Sunday, 23 August 2015

Tashkent tummy: shit went down

Despite running out of Tinder profiles to swipe through in 15 minutes, life has yet to lull in this so-called Stone City. Skype is still banned until the Independence Day celebrations are over. Obviously those intent on planning any dodgy dealings don’t have whatsapp or something equivalent, and thus I now feel safe attending all celebrations knowing that the Uzbek authorities have their national security under control by means of Skype embargo.

I'm excited to meet men like Sardor in this country


Us TAs seem to be dropping like flies. A mixture of foreign germs, spending all night being bitten to death, and food primarily composed of oil and salt has left most of us in various states of consciousness on the day we had to have our blood taken. We have affectionately named the situation “Tashkent Tummy;” a name much cuter than the situation. The first I’d heard of the blood test was an e-mail the night before, and I’m yet to hear of the actual purpose. For all I know they’ve perfected the cloning process and there’s now 100 new Nadias contributing to this nation’s prosperity by gathering their 120 pound daily quota of cotton in the fields of Samarkand. The efficiency of the plump babushka nurse was like nothing I’ve ever experienced. She had filled up her vials with the blood (sweat and tears) of every new staff member in no more than 25 minutes. A burly doctor stood behind her, watching; and no doubt waiting to send her off to join the disreputed in the fields should she not make her own quota of blood. Armed with our little plasters and very long grapes, we spent our 3rd day pottering around trying not to break every container in the science lab.

Very long grapes from very tall grape trees



Friday night took us to meet in the park before going for a few drinks. The park is where the locals seem to make a start to a wild weekend. The place was adorned with Uzbek men having their caricatures painted; no doubt to be put on a shrine at home for their wives to idolize. (They’re often not allowed out without their husband’s supervision). I made a few friends; one in particular was a kind gentleman on a motorbike adorned with fairy lights, offering rides to children. I politely declined even when it became бесплатно (free). All I could imagine was getting on the back and before I know it being kidnapped to the fields of cotton, or trafficked into Thailand. Neither a particularly delightful prospect. One particular man wanted me to return tomorrow to look at his new collection of souvenirial pins. I replied with a nice да, завтра (yes, tomorrow); only for him to reply with до завтра (until tomorrow). A little too excitedly at the prospect of my return. Needless to say, I didn’t.

Bustling Uzbek night-life

Reminiscent of the seaside at Southend circa '97

Shine light, shine

"Wasting electricity and these hoes aren't even buying my настоящий (real) Louis Vuitton jewellery"

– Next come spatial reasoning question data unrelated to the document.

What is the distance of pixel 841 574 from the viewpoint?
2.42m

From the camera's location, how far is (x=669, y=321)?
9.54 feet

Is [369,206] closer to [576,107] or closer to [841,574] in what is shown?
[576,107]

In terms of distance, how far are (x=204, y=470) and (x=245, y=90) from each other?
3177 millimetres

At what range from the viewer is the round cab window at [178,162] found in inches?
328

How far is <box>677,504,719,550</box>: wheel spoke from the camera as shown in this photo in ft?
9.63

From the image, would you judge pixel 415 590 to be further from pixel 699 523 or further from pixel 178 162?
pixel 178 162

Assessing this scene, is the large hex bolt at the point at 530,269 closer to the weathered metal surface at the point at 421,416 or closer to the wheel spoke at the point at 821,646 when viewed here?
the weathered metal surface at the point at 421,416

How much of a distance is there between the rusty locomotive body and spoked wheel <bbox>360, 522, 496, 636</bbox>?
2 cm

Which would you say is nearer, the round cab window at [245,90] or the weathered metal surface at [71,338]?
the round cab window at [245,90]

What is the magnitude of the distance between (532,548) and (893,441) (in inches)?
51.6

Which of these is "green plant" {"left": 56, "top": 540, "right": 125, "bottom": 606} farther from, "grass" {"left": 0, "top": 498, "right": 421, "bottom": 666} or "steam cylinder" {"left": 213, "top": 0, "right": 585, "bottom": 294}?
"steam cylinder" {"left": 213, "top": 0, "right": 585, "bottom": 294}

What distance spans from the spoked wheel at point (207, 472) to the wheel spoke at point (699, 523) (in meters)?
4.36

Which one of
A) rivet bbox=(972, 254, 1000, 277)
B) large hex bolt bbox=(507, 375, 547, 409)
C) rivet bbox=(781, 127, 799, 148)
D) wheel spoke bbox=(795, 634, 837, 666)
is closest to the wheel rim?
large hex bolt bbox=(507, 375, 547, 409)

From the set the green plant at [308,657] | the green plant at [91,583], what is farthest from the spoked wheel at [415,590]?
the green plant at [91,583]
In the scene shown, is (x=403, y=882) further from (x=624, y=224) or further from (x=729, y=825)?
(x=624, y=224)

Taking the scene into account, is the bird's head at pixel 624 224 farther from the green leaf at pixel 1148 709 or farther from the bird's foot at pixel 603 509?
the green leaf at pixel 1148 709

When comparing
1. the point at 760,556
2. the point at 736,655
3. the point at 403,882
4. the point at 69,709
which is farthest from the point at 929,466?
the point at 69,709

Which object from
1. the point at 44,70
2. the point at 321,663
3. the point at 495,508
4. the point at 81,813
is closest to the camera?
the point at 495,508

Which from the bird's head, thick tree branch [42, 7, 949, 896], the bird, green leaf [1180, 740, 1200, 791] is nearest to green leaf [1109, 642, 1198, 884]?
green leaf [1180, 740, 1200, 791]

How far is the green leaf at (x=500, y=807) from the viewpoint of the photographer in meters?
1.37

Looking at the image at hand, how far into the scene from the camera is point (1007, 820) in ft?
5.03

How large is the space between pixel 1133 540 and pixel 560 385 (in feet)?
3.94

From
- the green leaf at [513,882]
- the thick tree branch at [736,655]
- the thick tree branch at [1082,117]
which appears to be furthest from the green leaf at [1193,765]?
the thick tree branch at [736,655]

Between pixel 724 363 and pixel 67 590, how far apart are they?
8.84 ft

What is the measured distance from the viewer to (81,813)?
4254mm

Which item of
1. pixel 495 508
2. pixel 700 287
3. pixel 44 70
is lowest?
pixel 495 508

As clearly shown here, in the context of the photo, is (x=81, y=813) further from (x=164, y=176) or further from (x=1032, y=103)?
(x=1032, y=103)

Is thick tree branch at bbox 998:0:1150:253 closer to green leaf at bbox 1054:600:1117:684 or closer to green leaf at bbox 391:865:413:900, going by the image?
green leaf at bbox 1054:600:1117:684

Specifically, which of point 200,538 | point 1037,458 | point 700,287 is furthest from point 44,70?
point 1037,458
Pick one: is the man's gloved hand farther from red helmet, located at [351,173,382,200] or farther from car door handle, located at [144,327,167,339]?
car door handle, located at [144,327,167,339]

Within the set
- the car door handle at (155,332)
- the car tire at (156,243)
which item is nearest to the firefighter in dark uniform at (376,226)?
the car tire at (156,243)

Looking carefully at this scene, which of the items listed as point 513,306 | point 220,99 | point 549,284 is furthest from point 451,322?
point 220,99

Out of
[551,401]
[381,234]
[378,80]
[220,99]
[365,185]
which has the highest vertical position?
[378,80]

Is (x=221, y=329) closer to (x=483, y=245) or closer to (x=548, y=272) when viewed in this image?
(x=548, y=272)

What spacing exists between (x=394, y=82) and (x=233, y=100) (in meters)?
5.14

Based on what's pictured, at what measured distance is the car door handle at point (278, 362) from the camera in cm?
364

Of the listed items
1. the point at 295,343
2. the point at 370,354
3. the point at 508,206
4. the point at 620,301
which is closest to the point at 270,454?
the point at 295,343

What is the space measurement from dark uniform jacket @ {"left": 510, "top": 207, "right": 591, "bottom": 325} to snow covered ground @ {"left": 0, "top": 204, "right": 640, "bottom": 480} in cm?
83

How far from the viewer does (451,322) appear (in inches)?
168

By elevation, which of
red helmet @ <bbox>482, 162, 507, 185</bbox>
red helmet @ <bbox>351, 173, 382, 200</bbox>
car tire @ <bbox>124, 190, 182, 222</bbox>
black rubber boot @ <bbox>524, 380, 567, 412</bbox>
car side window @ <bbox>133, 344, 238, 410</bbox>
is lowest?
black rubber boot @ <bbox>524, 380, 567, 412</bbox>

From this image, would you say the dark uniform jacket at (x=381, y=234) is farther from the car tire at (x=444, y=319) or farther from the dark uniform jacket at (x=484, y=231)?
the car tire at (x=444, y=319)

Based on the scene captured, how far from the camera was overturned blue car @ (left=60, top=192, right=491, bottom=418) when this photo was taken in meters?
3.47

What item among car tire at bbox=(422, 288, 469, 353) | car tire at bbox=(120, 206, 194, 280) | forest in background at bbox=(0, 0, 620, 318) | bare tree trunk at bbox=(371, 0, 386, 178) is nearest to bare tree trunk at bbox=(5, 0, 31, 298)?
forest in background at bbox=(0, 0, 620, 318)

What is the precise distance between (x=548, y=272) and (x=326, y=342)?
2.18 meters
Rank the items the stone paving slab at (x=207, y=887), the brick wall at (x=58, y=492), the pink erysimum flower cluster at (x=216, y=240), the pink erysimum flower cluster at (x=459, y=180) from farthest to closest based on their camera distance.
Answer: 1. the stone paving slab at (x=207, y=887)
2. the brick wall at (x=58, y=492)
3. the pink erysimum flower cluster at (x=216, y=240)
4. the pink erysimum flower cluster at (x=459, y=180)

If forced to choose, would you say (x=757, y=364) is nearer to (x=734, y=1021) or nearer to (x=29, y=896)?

Saturday was spent at the Chorsu bazaar. Me and Claire took the metro. Armed with resting bitch face, we had no problem on the way there; just 2 bag checks. The way back included a 10 minute look at our documents and one of the policemen inquiring as to why my paper said I had no children, and then after my little bird pendant. Perhaps the police have a more refined taste in jewellery than previously expected.  Or maybe he thought I’d use it as a bribe to take my metro ride. Photos are also not allowed on the metro for "security?" reasons. Needless to say, I snuck some in anyway, trying to look nonchalant but no doubt twitching like a priest in a whorehouse. Some local Uzbek told me it was нельзя (a big no-no) to take pics. Shocked at his lack of comradery I ceased my illegal activities as they whispered about if we were French. Almost pushed him into the tracks at that comment. 
Illegal. Blogger is probably about to be blocked in Uzbekistan for this. All the regrets.

This police man at the end is gonna get caned for allowing this photo to happen.


The bazaar was more like a sort of super club. Go to the toilets and you’ll never find anyone again. Thus, sticking close together, we sauntered through stalls of dead carcass, rotting vegetables, and sour cheese balls. I was merely perusing for my 1st time there, trying to get a lay of the land. However I did manage to buy all 8 Harry Potter movies on 1 disk and seasons 1 and 2 of GOT for 8,000 som (£2). He tried to get my pay 5,000 each and I swore down I could get it for 3k elsewhere, pointing in the general direction of bustle. Looking suspiciously in aforementioned direction as if to see the person charging below agreed monopoly dvd price, we agreed on 4k each. 

Bizarre or bazaar?
Who knows how much child labour it took to make these wares.


Photos of the TV tower are also illegal, but this is far too artistic. This country should appreciate I made their country look nicer than it actually is.